The decision has been made, I’ve changed my NaNo page BACK to where we started a week ago. No more indecision. There’s a Soundtrack being updated and many changes in my head as to where action was initially going to head. Now, however, it is time for some honesty. I’ve mentioned before some of the technical shortcomings that hamper my long-form fiction work: repetition of words, bad grammar and the eternal problem of going on Multiple Tenses Safari.

All of this is known well enough to handle without worry: I can cut out superfluous words, but not too many, because that hampers decent narrative flow. It is a delicate combination of when and where, it is apparent. All of this goes without saying, but the majority of that should happen during my editing period and not whilst I’m writing. The issues then need to be admitted in public before going forward.

I seem to have terrible trouble being confident my narratives truly work.

WTF Colbert

This is a pretty staggering admission from someone who likes to believe, on most days, that she’s capable of telling a damn fine story… except, there are always holes. This is the problem… going great guns, ready to start working… then discovering the plot’s got a gap in it that’s not really that wide, but can end up looking insurmountably deep. This time around, therefore, I’m going to do something that’s never been done for a NaNo before.

It’s time to transcribe the narrative, longhand, from start to finish. I don’t expect this to be either pretty or easy, but every plot hole needs to be identified and covered. If this doesn’t happen, it will just be like the last couple of times when I’ve tried to write something complex: my own brain will destroy the fragile confidence built up over the last few months and BANG we’ve gotten nowhere.

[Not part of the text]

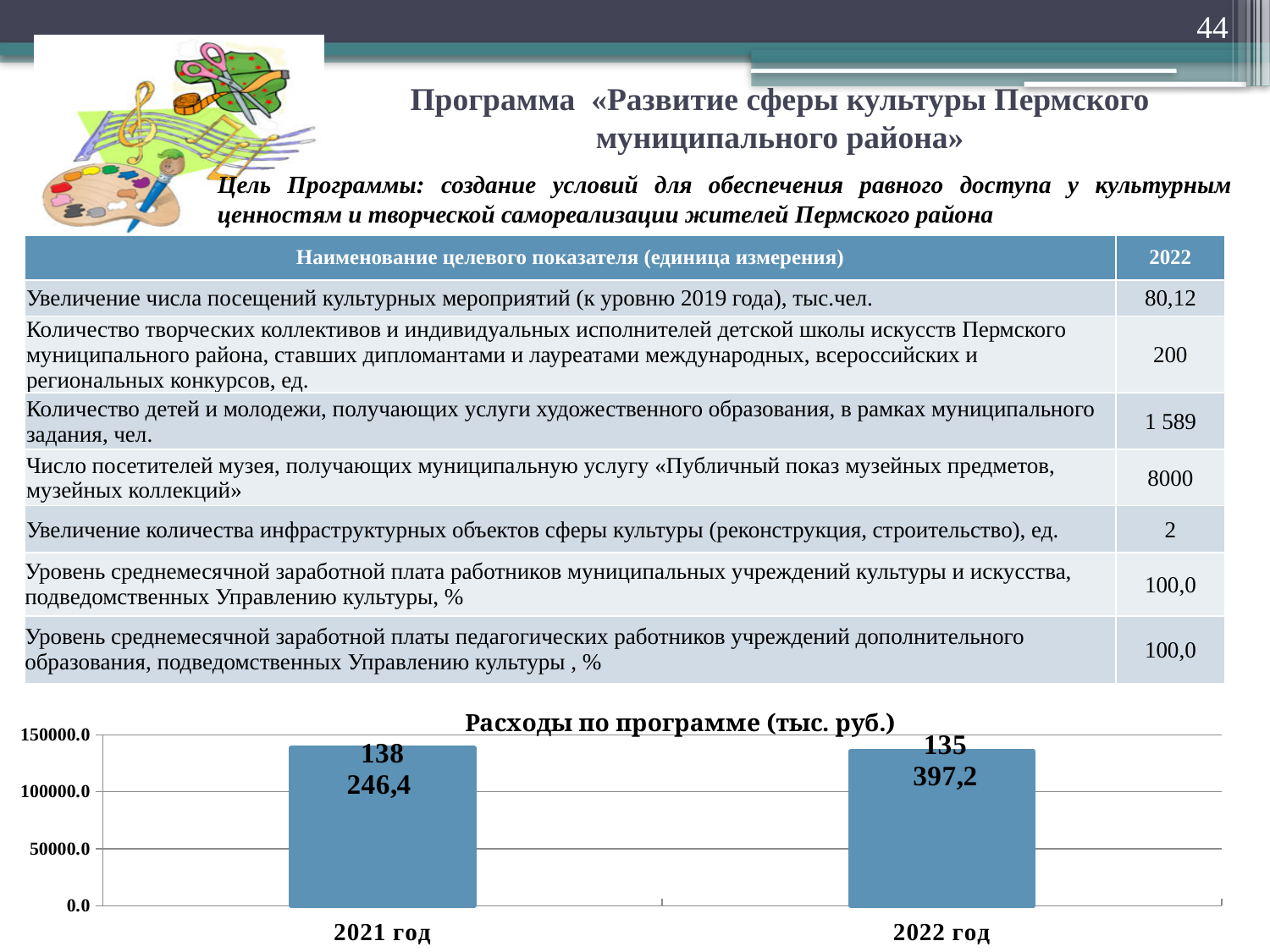
What is the title of the bar chart at the bottom of the slide? Расходы по программе (тыс. руб.) In the chart "Расходы по программе (тыс. руб.)", is the value for 2021 год larger or smaller than the value for 2022 год? larger What type of chart is shown under the title "Расходы по программе (тыс. руб.)"? bar chart In the chart "Расходы по программе (тыс. руб.)", what is the difference between the values for 2021 год and 2022 год? 2 849,2 How many bars are plotted in the chart "Расходы по программе (тыс. руб.)"? 2 In the chart "Расходы по программе (тыс. руб.)", which year has the lower value? 2022 год In the chart "Расходы по программе (тыс. руб.)", is the value for 2022 год greater or less than 100000.0? greater In the chart "Расходы по программе (тыс. руб.)", which year has the higher value? 2021 год In the chart "Расходы по программе (тыс. руб.)", what is the value for 2022 год? 135 397,2 In the chart "Расходы по программе (тыс. руб.)", do the values rise or fall from 2021 год to 2022 год? fall In the chart "Расходы по программе (тыс. руб.)", is the value for 2021 год greater or less than 150000.0? less In the chart "Расходы по программе (тыс. руб.)", what is the value for 2021 год? 138 246,4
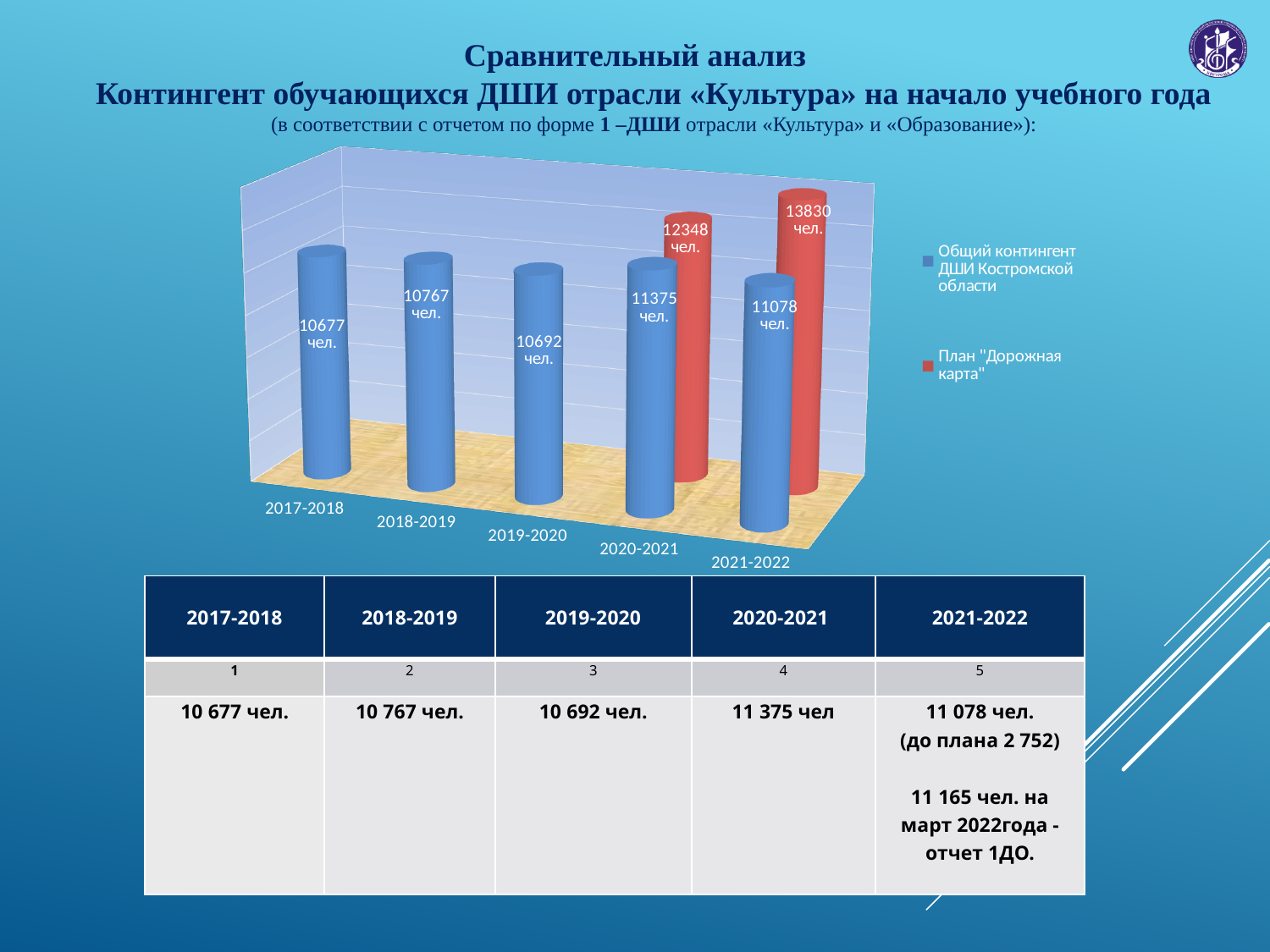
By how much does the "План "Дорожная карта"" value exceed the "Общий контингент" value in 2021-2022? 2752 чел. In which academic year is the "Общий контингент ДШИ Костромской области" value highest? 2020-2021 In which academic year is the "Общий контингент ДШИ Костромской области" value lowest? 2017-2018 By how much does the "План "Дорожная карта"" value exceed the "Общий контингент" value in 2020-2021? 973 чел. What is the value of the "Общий контингент ДШИ Костромской области" series for 2019-2020? 10692 чел. What is the value of the "План "Дорожная карта"" series for 2021-2022? 13830 чел. How many academic years are shown on the x axis of the chart? 5 What kind of chart is shown on the slide? Bar chart Which year has the larger "Общий контингент ДШИ Костромской области" value, 2020-2021 or 2021-2022? 2020-2021 How many series does the chart legend list? 2 Does the "План "Дорожная карта"" value rise or fall from 2020-2021 to 2021-2022? Rises What is the value of the "Общий контингент ДШИ Костромской области" series for 2017-2018? 10677 чел.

It’s not happening.

The story is going to be finished.

DrWhoThis.gif

The hope is if I can do it once, then we can do it again with a couple of the unfinished manuscripts on my hard drive. Now the major shortcoming in long-form writing has been identified, it’s time to crack on with the task. There’s poetry scheduled over the next few days, but space has been provisioned at the weekend for the all-important first pass. Needless to say, you’ll know how it all worked out this time next week.

Cross everything please, it will be very much appreciated.